One of the most important measures that protects Canada's broadcasting market is paragraph 3(1)(a) of the act, which states that businesses must be effectively owned and controlled by Canadian interests. This requirement would be removed from the act on the grounds that it cannot apply to online broadcasters.
Since a legislative overhaul is justified by the growing presence of these online broadcasters in our market, it is reasonable to want to loosen the provision, but getting rid of it entirely is a leap I am not willing to take. Instead of making an exception for online businesses by taking into account the fact that they are often foreign businesses, the government has decided to eliminate nearly 90 years of Canadian ownership from the legislation.
In the Yale report, recommendation 53 states that the landscape of Canadian broadcasting should “consist of Canadian-owned and -controlled companies alongside foreign companies”. The wording was there. It was a good recommendation and it could have been used in Bill C-10. Opening the door to foreign acquisition of broadcasting companies is handing over the keys of our culture to someone who does not care one iota about it.
The absence of clear protection of francophone and Quebec culture has me deeply concerned. Quebec's cultural industry developed thanks to the protection measures put in place to preserve the place that the French language has in our anglophone ocean. It did not settle for the place it was given, but took advantage of the importance it was given to develop, diversify and shine around the world.
Francophone artists and artisans been able to learn a living from their art, but on top of that, our industry has been so strong that artists from all around the world, both francophones and anglophones, have chosen to settle in Quebec. That is a direct result of the hard work of our organizations and representatives from the music, entertainment, theatre, arts, film and television industries.

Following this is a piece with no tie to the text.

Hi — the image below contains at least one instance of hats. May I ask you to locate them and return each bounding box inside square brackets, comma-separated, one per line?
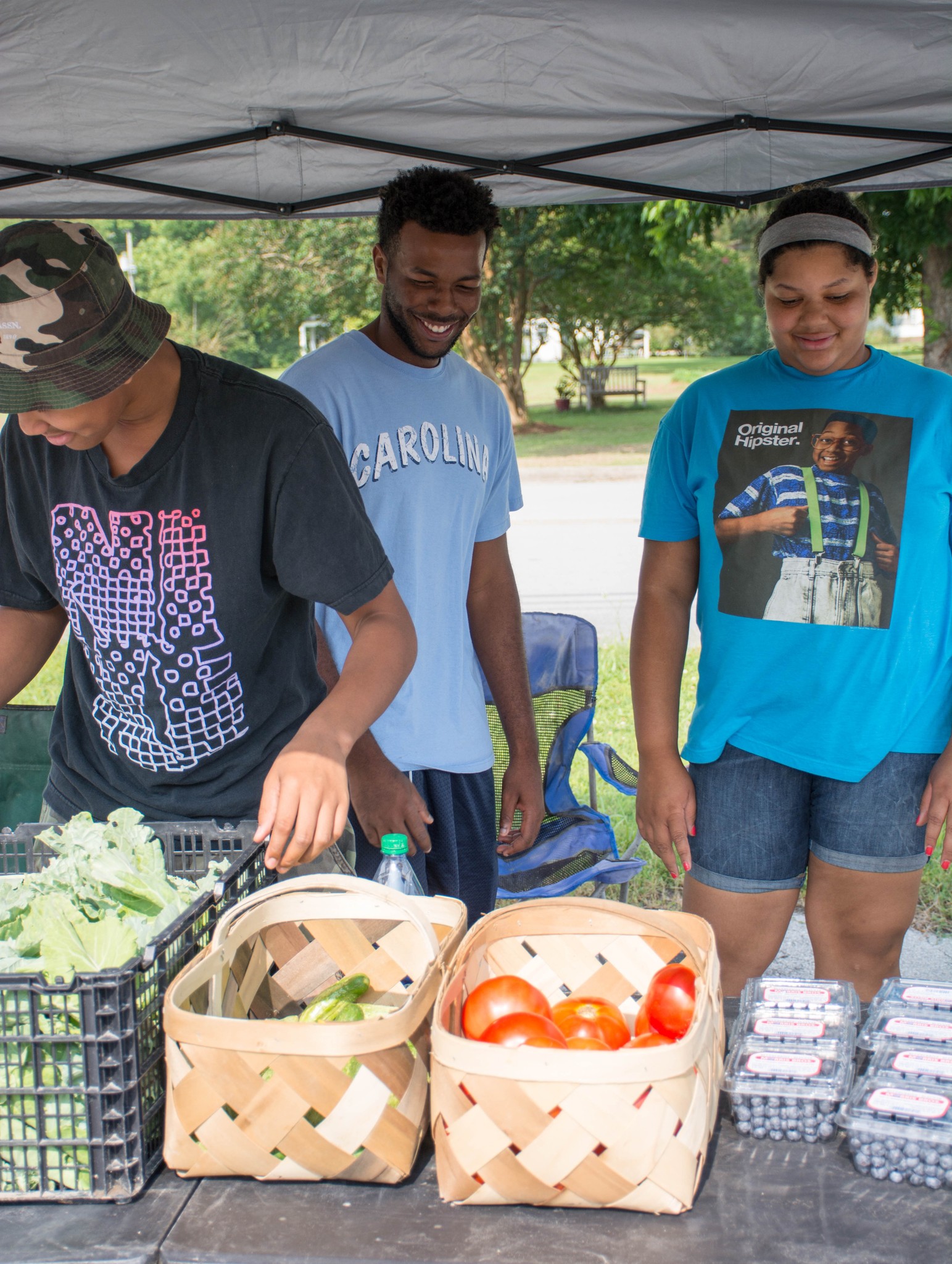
[0, 220, 171, 414]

Shows that were created in Quebec have found audiences around the world. Take, for example, shows like Un gars, une fille, Les beaux malaises or 30 Vies, and then you have directors like Denis Villeneuve, Jean-Marc Vallée and Xavier Dolan. There are too many to name.
We need to protect the French language, especially now, because with the influx of money from digital platforms, producers will be tempted to create English content, since that market is much more lucrative. That is also a major argument in support of the Bloc Québécois's request to enshrine in law the requirement that 40% of money spent on Canadian productions be used to create French-language content.
Believing that the CRTC will protect French-language content on online distribution platforms is like believing in unicorns. The CRTC is already under enormous pressure from various lobbies. I cannot imagine what will happen when billionaire multinationals deploy their weapons of mass seduction to make their case before them. Our domestic cultural organizations will never be able to hold their own, and we will lose out.
The Broadcasting Act must set much clearer and more precise parameters for the CRTC without necessarily taking away its flexibility within those parameters. That is the distinction to make. We are not talking about interfering; we are simply talking about expressing expectations clearly so they are easy to understand. The government needs to take this all too rare opportunity to review the act much more seriously than it is doing now.